Work to complete:
Reproduce the notes on a Raspberry Pi motion-detection camera setup word for word, from the first line to the last.

Text provided:
Underwhelming hardware

I used a RPi 3 B board that has a 1.2 Ghz quadcore ARM processor. For processing a video stream and running the motion detection daemon, it's not really very capable and you would end up with stuck/unusable frames on your stream. One of the things that makes a huge difference is the incoming stream frame rate and resolution. I got the best results with sliding down the incoming frame rate to as low as 10 on the camera that I am using.

B vs B+

The B+'s advantage is more on the I/O side and it really doesn't make much of a difference with processing power when it comes to the video stream. On the other hand, the B is more battery friendly which was a major requirement in my setup owing to the frequent power-cuts associated with Indian summers. Overclocking, too, isn't worth it if you consider the battery drain (as high as 20% faster) compared to any noticeable performance gain.

Backup power

As mentioned above, this was an important requirement. I used a 20000 mAH battery that has passthrough. On the downside, when passthrough triggers, there's a momentary disconnect in power which restarts the camera and the RPi which is undesirable but the small downtime is acceptable.

Network

One of the requirements was failover to a backup network but jumping back to the main network once it's back up. A reverse tunnel to a public IP takes care of ssh and http access and could be easily scripted as well. HTTPS is achieved by setting up a nginx reverse proxy on the public facing system and integrating with letsencrypt.

Motion detection

False positives is a major challenge and I could get a good compromise with a mix of a few things: – Setting up a manual mask. This is easy to do with the motioneye http interface. – Using a despeckle filter. Take a look at this article for a nice write up by the author. After experimenting with several combinations, EedDl gave the best results (which also happens to be the recommended starting poin). – Experimenting with thresholds. I used the threshold_maximum parameter to minimize the maximum pixel change. A script changes the threshold value based on input from a LDR similar to this setup.

Usability

The system is easy to use/configure with the Motioneye http interface but to make it a little bit more interesting, I used some NFC tags to enable/disable motion detection. This can be easily done with Tasker along with the NFC plugin for it. This script takes care of syncing up the config file with the current state of motion detection.

#thoughts #tech #diy #rpi #bash

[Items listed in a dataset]
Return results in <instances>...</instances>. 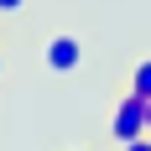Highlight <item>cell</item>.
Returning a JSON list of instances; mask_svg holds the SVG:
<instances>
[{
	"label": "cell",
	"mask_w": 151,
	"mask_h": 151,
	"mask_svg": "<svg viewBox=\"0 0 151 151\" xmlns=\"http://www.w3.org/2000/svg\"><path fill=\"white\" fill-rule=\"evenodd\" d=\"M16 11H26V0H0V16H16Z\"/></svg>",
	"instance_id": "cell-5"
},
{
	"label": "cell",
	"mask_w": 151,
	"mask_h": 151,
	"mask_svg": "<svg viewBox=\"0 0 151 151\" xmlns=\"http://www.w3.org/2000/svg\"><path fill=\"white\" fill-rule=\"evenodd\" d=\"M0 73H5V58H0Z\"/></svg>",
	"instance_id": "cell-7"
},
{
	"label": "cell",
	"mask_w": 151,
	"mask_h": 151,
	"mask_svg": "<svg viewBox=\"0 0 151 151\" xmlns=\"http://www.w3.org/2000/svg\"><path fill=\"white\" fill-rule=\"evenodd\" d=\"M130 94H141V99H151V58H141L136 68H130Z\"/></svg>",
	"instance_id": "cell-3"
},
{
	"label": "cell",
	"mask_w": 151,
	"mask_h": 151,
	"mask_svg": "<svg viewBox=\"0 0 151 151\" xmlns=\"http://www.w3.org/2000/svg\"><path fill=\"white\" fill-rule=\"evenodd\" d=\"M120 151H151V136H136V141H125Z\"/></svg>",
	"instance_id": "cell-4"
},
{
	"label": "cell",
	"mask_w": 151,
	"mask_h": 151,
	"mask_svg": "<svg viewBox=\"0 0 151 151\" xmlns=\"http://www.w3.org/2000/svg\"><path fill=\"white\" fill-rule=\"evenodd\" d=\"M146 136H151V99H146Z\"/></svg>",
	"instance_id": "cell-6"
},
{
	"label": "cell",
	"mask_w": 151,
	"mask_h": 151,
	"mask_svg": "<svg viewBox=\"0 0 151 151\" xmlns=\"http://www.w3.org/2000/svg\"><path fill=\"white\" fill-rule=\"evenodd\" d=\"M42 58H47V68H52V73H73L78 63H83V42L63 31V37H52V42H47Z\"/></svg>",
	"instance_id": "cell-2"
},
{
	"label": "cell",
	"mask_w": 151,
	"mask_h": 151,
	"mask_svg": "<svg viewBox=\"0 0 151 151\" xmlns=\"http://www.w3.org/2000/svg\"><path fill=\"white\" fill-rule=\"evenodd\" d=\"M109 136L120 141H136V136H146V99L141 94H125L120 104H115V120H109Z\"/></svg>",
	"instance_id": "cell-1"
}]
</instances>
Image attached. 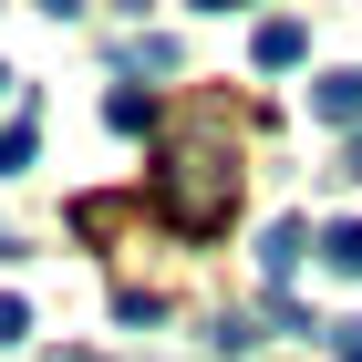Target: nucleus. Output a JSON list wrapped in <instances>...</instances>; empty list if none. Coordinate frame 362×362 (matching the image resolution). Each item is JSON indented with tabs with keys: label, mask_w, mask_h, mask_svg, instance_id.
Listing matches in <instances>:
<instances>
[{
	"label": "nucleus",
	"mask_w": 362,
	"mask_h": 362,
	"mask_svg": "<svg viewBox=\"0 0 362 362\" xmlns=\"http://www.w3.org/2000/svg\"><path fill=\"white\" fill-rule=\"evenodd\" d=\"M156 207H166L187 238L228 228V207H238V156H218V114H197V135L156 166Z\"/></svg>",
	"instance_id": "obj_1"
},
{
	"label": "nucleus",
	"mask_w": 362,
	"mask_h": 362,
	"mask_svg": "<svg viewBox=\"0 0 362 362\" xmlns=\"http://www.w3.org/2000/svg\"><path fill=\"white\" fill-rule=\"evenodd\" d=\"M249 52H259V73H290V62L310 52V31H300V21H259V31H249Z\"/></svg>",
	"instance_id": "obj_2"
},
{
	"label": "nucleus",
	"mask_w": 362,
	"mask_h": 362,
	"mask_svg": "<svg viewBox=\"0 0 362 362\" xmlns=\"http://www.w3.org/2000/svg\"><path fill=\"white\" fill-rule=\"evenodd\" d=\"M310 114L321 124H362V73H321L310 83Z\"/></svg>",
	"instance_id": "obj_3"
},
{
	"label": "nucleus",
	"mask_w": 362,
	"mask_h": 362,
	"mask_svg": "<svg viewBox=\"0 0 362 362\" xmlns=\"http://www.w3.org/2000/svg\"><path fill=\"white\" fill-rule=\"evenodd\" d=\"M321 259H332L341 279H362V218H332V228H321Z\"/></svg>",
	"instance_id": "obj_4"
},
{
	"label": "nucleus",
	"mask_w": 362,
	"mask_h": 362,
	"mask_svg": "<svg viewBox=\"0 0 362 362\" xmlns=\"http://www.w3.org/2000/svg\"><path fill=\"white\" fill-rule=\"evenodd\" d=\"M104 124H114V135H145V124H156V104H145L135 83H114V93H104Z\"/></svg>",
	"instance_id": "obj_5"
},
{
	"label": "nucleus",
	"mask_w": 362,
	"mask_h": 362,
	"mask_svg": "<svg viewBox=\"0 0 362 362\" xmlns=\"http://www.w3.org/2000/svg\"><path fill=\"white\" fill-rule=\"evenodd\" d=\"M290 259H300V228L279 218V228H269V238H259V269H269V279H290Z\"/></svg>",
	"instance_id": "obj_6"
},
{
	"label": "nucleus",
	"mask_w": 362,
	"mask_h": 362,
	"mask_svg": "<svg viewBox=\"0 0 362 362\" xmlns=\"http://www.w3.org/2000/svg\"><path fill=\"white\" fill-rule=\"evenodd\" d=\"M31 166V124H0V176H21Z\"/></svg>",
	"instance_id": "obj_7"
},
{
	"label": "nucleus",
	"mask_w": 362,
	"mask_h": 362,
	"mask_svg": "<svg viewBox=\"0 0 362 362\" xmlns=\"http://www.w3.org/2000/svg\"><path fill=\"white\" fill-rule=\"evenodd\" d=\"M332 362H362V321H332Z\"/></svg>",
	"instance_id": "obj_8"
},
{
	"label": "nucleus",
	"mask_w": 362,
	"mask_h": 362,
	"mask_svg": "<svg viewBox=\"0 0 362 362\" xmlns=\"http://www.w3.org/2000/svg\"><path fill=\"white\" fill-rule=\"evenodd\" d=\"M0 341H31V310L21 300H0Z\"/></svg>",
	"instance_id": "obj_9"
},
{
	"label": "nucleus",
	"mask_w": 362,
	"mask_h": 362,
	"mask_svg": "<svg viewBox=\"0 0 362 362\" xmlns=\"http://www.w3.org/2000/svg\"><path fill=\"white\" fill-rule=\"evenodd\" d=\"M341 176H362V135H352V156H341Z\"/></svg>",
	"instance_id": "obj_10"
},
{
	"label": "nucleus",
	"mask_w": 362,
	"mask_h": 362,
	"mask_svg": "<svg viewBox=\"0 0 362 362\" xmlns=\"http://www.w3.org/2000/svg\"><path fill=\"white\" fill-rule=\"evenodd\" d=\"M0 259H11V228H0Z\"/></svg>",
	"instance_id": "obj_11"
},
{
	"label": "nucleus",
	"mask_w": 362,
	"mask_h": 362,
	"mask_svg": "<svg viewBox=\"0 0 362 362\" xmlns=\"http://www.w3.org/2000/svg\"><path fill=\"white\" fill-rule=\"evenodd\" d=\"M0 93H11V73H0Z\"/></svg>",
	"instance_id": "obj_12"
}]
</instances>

...

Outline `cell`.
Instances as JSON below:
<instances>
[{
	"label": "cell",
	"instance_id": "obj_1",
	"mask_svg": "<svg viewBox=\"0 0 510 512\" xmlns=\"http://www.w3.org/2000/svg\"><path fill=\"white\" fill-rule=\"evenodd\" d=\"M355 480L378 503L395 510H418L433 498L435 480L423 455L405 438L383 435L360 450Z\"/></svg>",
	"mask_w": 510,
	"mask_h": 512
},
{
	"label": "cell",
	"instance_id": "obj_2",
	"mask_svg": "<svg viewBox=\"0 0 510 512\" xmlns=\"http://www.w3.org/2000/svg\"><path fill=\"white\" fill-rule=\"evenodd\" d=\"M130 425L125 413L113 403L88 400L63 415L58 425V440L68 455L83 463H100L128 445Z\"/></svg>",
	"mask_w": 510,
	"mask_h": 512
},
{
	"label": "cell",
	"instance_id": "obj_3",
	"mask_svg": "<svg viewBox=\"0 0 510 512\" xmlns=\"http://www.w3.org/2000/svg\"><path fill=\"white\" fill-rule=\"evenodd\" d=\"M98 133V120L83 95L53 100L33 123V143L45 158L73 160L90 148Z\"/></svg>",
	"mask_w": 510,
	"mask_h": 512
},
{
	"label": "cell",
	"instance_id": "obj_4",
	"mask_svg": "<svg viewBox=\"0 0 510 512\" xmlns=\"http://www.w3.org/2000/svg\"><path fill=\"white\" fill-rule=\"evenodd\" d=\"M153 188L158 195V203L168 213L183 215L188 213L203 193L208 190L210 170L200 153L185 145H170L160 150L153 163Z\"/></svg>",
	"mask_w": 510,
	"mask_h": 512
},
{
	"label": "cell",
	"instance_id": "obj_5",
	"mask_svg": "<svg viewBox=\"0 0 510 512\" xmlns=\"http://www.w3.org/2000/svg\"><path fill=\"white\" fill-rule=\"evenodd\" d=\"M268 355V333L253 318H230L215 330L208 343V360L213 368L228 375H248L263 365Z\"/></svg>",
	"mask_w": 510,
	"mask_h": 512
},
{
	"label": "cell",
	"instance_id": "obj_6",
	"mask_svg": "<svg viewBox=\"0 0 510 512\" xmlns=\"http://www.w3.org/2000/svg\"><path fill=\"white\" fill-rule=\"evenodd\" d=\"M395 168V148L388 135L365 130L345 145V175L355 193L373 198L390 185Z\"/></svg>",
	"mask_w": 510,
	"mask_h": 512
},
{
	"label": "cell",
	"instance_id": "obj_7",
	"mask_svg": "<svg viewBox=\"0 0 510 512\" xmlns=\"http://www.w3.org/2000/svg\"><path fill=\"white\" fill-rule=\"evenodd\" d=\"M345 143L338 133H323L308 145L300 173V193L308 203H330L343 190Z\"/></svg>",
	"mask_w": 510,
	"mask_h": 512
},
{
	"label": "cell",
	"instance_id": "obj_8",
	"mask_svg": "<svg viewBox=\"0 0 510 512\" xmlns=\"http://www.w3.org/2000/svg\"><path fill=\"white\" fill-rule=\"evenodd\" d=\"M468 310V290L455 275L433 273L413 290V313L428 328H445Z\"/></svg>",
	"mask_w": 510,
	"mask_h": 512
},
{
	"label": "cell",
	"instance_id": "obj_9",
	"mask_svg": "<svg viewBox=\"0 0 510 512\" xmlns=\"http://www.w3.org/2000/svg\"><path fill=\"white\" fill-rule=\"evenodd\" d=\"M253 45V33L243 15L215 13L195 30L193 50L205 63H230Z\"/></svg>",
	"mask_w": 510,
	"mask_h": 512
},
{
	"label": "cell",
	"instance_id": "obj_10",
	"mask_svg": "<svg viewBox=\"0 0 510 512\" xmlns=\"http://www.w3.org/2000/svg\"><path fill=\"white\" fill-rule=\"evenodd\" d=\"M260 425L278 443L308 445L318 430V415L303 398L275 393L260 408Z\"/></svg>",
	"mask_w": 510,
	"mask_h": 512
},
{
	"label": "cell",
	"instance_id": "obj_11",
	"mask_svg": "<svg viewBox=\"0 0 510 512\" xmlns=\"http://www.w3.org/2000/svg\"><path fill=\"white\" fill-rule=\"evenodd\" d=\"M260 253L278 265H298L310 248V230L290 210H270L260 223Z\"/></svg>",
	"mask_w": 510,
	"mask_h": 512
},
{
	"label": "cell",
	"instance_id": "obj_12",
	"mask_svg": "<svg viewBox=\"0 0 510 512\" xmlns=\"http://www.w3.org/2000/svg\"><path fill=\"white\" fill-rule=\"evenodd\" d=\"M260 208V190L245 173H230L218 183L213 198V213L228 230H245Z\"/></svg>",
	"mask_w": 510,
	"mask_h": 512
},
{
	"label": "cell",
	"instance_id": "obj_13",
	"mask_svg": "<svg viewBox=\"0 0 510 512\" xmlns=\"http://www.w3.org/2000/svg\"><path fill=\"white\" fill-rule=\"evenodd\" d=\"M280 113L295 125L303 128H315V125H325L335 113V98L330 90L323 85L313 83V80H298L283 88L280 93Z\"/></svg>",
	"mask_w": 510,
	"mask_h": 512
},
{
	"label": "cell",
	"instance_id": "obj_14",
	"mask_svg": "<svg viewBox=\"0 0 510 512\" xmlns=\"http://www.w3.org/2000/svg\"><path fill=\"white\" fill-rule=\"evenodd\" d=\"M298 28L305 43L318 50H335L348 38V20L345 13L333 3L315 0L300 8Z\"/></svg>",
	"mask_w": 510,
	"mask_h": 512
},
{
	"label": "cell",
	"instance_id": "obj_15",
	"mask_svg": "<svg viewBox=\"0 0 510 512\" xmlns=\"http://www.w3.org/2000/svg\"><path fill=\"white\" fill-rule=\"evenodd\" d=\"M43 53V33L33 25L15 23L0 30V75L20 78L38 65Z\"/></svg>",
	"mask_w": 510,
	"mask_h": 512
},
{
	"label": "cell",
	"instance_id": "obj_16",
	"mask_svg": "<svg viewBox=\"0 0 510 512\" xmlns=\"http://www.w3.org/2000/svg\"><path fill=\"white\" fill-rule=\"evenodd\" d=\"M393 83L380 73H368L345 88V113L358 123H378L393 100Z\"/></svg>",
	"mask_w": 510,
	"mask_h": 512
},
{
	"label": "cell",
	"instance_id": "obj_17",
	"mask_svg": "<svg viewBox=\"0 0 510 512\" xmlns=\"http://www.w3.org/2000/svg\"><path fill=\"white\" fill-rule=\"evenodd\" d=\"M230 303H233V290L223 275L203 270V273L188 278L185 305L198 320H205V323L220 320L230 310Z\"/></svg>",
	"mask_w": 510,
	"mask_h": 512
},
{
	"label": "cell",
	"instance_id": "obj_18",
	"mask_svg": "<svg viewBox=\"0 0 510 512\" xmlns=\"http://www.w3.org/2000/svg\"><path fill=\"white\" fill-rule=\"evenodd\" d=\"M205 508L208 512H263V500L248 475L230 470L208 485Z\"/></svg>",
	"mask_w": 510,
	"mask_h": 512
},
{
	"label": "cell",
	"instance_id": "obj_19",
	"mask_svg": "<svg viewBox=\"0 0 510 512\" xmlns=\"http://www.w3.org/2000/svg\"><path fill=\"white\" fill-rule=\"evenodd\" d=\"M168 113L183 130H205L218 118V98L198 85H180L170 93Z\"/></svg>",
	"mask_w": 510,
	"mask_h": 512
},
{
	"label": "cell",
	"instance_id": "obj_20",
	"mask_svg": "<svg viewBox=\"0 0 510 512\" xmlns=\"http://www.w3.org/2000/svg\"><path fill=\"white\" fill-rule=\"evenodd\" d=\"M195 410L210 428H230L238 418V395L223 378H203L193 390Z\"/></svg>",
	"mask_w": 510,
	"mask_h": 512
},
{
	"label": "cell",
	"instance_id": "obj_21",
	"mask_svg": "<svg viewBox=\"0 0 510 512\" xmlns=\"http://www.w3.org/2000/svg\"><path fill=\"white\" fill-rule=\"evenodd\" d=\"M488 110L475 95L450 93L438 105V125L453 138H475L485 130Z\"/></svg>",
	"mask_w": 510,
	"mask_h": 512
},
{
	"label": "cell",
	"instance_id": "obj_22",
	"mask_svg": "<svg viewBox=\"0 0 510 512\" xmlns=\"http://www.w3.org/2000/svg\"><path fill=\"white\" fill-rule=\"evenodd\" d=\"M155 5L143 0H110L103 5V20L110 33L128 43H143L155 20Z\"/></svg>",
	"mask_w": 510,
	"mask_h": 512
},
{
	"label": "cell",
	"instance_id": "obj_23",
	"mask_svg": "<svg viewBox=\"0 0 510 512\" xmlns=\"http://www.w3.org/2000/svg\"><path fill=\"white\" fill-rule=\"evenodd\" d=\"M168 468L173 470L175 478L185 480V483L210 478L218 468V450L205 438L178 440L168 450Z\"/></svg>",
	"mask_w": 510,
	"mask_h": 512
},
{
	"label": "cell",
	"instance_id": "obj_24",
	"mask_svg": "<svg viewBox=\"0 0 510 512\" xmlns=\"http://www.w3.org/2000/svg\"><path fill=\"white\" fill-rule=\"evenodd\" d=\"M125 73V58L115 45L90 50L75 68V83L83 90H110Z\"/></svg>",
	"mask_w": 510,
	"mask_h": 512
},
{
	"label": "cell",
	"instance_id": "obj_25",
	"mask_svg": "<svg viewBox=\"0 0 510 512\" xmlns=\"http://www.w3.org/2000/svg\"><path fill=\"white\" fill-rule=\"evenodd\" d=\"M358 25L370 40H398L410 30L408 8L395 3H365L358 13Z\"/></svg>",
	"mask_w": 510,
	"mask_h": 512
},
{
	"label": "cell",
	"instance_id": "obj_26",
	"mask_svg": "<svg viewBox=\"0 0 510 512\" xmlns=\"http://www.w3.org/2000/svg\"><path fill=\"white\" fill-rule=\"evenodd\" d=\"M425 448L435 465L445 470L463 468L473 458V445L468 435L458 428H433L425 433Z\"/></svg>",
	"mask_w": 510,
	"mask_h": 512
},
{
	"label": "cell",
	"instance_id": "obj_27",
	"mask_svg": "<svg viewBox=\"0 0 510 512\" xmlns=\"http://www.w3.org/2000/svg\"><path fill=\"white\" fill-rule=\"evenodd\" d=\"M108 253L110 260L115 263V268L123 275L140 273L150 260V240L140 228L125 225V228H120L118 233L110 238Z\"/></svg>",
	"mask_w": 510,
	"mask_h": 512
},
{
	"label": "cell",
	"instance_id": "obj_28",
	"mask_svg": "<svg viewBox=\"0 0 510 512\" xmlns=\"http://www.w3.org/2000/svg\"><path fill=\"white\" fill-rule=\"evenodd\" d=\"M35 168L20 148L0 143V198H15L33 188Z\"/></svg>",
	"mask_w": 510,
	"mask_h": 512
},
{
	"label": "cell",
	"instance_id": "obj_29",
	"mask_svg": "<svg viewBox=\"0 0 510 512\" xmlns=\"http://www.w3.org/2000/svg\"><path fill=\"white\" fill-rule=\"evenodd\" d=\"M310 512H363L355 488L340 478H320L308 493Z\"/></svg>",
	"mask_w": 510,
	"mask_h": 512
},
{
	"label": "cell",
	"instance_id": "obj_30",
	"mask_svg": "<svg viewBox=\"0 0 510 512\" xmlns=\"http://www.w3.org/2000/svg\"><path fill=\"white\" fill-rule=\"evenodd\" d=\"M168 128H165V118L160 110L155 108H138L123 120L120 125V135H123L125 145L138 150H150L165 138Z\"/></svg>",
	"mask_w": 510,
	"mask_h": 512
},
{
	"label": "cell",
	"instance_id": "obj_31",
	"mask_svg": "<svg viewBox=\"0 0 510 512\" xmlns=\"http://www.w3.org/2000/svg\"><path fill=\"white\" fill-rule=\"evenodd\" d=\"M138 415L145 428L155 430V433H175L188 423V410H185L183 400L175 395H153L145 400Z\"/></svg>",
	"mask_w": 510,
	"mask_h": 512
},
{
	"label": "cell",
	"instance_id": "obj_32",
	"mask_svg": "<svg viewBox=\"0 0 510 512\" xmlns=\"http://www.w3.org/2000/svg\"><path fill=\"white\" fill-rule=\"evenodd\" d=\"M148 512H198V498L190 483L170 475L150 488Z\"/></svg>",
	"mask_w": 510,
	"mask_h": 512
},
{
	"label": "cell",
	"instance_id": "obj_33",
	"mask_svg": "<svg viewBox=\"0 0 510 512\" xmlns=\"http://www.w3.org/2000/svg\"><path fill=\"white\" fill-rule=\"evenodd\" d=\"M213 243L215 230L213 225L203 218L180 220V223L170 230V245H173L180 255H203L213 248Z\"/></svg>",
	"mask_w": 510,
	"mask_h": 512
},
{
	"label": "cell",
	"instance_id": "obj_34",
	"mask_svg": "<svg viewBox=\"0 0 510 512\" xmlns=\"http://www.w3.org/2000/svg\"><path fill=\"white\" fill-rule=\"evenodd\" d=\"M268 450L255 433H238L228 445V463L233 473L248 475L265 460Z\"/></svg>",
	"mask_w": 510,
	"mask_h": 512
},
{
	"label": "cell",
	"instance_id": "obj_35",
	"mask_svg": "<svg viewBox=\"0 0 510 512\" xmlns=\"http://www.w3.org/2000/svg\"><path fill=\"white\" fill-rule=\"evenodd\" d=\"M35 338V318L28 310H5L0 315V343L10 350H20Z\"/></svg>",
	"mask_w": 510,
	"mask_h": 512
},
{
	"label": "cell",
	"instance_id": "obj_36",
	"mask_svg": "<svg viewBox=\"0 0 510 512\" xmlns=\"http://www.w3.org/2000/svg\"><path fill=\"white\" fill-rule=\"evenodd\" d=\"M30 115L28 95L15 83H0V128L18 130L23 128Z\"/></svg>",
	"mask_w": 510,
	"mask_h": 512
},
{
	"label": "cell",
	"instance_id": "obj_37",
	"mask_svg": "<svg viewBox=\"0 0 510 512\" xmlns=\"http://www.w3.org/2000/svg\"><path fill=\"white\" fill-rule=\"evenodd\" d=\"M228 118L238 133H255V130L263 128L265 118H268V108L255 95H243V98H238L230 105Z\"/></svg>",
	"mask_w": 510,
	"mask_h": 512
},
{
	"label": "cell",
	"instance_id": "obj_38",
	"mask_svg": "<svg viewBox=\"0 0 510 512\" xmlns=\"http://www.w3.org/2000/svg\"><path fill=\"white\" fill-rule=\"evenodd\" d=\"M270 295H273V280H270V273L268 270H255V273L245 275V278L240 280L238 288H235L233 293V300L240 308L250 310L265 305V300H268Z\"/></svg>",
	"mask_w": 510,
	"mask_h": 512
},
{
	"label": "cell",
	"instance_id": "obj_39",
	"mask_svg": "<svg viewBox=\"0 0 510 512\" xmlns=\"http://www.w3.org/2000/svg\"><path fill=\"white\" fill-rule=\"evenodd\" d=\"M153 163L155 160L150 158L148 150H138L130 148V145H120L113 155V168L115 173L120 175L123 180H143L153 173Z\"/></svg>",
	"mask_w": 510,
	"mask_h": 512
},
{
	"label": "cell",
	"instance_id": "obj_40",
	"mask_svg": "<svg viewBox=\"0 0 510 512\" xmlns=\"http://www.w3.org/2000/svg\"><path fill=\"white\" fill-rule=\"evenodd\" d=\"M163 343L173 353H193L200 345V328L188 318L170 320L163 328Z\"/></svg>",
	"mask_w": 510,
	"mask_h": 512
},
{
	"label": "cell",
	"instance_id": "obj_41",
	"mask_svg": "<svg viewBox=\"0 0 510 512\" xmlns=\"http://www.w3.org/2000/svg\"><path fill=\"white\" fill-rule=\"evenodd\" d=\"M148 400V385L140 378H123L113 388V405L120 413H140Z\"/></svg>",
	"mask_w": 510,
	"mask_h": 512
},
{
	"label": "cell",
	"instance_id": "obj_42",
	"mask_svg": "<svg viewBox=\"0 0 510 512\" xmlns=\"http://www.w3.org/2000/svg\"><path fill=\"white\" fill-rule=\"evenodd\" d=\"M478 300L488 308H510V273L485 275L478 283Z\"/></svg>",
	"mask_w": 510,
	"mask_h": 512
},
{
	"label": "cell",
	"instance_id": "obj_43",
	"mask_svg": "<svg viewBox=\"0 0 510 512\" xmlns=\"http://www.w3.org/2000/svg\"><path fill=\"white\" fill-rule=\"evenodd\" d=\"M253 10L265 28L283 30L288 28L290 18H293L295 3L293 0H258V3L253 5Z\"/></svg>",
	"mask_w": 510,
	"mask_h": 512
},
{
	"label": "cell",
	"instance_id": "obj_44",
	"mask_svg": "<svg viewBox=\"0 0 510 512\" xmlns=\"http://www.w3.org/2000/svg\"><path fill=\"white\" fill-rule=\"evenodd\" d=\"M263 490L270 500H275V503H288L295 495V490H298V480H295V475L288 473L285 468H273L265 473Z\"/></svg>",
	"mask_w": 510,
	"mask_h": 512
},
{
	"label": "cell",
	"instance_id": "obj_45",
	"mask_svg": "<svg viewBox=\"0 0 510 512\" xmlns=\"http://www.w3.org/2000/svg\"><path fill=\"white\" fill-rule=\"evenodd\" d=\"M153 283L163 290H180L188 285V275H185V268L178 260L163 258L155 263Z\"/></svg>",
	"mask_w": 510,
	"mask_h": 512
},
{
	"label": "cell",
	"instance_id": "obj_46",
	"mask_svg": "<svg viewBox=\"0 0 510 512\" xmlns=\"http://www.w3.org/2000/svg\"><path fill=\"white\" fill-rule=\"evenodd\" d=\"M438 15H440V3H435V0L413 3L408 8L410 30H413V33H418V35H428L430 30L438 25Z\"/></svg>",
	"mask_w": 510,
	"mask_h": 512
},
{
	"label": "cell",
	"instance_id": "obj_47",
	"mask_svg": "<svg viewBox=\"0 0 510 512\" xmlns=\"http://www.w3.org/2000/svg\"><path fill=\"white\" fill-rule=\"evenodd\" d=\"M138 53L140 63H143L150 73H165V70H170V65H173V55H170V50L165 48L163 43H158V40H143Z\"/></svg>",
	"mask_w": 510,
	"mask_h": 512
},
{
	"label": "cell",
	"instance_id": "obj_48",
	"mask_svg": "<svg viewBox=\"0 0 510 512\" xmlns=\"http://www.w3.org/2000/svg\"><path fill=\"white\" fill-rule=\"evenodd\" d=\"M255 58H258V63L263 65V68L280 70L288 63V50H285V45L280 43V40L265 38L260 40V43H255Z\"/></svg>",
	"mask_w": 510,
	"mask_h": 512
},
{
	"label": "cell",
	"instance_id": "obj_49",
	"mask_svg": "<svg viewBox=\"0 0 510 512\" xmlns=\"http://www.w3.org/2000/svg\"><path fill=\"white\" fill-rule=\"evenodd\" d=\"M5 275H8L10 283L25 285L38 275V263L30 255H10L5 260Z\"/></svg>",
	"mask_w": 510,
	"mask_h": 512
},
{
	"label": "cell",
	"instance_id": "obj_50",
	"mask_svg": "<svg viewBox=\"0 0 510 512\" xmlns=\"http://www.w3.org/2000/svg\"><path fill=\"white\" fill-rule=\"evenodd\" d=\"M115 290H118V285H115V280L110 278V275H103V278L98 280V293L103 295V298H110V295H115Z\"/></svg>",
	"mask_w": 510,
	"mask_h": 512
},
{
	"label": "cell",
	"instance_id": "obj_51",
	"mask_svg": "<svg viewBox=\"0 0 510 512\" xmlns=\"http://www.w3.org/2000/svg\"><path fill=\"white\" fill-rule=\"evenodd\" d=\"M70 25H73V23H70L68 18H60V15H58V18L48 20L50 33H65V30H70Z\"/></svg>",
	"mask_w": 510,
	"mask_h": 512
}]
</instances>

Result:
Underwhelming hardware

I used a RPi 3 B board that has a 1.2 Ghz quadcore ARM processor. For processing a video stream and running the motion detection daemon, it's not really very capable and you would end up with stuck/unusable frames on your stream. One of the things that makes a huge difference is the incoming stream frame rate and resolution. I got the best results with sliding down the incoming frame rate to as low as 10 on the camera that I am using.

B vs B+

The B+'s advantage is more on the I/O side and it really doesn't make much of a difference with processing power when it comes to the video stream. On the other hand, the B is more battery friendly which was a major requirement in my setup owing to the frequent power-cuts associated with Indian summers. Overclocking, too, isn't worth it if you consider the battery drain (as high as 20% faster) compared to any noticeable performance gain.

Backup power

As mentioned above, this was an important requirement. I used a 20000 mAH battery that has passthrough. On the downside, when passthrough triggers, there's a momentary disconnect in power which restarts the camera and the RPi which is undesirable but the small downtime is acceptable.

Network

One of the requirements was failover to a backup network but jumping back to the main network once it's back up. A reverse tunnel to a public IP takes care of ssh and http access and could be easily scripted as well. HTTPS is achieved by setting up a nginx reverse proxy on the public facing system and integrating with letsencrypt.

Motion detection

False positives is a major challenge and I could get a good compromise with a mix of a few things: – Setting up a manual mask. This is easy to do with the motioneye http interface. – Using a despeckle filter. Take a look at this article for a nice write up by the author. After experimenting with several combinations, EedDl gave the best results (which also happens to be the recommended starting poin). – Experimenting with thresholds. I used the threshold_maximum parameter to minimize the maximum pixel change. A script changes the threshold value based on input from a LDR similar to this setup.

Usability

The system is easy to use/configure with the Motioneye http interface but to make it a little bit more interesting, I used some NFC tags to enable/disable motion detection. This can be easily done with Tasker along with the NFC plugin for it. This script takes care of syncing up the config file with the current state of motion detection.

#thoughts #tech #diy #rpi #bash